Turn everything in the records below, from the line containing "From this provided" down to the line containing "blue jeans at left=38, top=256, right=100, bottom=399, grey", into a JSON list of strings with one string per line, both end lines included and blank lines left out.

▶ _Input records_
_____
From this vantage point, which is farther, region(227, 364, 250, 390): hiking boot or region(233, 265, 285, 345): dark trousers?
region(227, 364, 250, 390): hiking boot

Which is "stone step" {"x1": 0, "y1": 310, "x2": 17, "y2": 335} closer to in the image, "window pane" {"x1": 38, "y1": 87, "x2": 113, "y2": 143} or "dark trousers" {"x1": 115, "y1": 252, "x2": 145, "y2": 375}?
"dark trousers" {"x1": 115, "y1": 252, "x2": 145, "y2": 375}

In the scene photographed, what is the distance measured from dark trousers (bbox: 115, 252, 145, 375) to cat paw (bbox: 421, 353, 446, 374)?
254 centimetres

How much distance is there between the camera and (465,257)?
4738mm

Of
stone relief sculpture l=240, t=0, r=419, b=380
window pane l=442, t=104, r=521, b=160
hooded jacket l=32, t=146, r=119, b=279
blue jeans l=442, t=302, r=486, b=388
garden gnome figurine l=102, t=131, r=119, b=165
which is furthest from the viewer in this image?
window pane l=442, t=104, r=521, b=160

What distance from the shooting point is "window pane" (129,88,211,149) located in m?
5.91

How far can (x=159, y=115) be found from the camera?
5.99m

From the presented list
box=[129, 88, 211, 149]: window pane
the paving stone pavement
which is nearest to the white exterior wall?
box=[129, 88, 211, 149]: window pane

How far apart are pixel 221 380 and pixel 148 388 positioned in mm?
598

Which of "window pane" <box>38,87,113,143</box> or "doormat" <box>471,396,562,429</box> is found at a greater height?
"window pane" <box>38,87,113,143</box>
_____
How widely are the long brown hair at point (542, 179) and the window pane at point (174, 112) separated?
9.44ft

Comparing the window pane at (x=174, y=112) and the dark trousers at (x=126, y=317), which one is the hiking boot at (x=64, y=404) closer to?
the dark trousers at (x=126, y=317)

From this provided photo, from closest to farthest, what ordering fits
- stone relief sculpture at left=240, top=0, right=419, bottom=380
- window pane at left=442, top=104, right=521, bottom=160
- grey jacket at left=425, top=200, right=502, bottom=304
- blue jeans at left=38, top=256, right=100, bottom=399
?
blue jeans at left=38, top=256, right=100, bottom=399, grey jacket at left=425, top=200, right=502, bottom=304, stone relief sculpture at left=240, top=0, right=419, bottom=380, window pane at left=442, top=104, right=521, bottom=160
_____
▶ _Written solution_
[
  "From this provided photo, from closest to farthest, what ordering fits",
  "- stone relief sculpture at left=240, top=0, right=419, bottom=380",
  "- window pane at left=442, top=104, right=521, bottom=160",
  "- grey jacket at left=425, top=200, right=502, bottom=304",
  "- blue jeans at left=38, top=256, right=100, bottom=399",
  "?",
  "blue jeans at left=38, top=256, right=100, bottom=399, grey jacket at left=425, top=200, right=502, bottom=304, stone relief sculpture at left=240, top=0, right=419, bottom=380, window pane at left=442, top=104, right=521, bottom=160"
]